Rosie shrugged. “Robert, I’ve neglected to introduce you to Jean Davis, administrator of the Vision Partnership. Jean, this is Robert Boch, an art professor at the junior college.”

I reached around Rosie to shake his hand. He seemed annoyed to be momentarily derailed, but I was thrilled to hear myself being introduced that way. It sounded so authentic. It sounded important. And Rosie said it so nonchalantly, as though it had always been true.

“So what about it, Rosie?” Robert continued. “Don’t make us do this.” Rosie sipped her cognac, deliberating. I’d never seen Rosie wielding power this way before. I knew she had it.

Obviously, she never would have been able to run for mayor if she didn’t. She had enough power in Weberstown to destroy some important people if she was inclined to do so. I waited with as much apprehension for her decision as Robert did.

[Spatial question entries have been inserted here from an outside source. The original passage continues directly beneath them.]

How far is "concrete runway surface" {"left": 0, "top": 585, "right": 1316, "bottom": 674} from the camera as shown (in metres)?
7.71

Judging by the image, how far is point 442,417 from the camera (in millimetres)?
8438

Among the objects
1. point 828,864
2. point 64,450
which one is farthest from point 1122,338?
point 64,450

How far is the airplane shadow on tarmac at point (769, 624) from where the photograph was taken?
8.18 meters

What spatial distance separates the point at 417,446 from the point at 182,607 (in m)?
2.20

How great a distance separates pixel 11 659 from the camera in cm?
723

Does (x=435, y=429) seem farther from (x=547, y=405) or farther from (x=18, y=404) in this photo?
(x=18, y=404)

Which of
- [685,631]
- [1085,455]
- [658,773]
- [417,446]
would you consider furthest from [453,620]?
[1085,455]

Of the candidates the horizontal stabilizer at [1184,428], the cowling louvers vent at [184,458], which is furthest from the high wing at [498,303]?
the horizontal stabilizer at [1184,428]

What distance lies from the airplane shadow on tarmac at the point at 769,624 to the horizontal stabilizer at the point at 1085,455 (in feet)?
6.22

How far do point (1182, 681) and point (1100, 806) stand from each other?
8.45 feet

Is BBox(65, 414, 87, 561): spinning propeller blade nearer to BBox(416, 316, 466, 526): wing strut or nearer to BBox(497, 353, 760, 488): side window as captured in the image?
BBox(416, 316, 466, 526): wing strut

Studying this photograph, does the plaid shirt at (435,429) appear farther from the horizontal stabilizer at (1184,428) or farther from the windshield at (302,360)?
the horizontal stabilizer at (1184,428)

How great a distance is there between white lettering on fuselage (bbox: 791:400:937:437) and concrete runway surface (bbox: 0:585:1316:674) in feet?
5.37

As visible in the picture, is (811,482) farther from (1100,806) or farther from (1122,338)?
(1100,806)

“Do this for me, Robert,” she said at last. “Go back and tell them I’m intractable, that I’m furious and unreasonable.”

“Oh, come on, Rosie.”

“Now, wait. Tell them that you recommend putting the decision off until next month. That way I’ll have a chance to cool off.” He grinned. “You want her to suffer.”

“I didn’t say that. I said I was too angry to be reasoned with.

And with a month’s reprieve, that will give Tanya a chance to apologize and perhaps placate me.”

“Okay, Rosie. Thanks.”

After he’d gone, I asked, “What are you going to do?”

“Let her stew for a while.” Rosie was still angry, I could tell.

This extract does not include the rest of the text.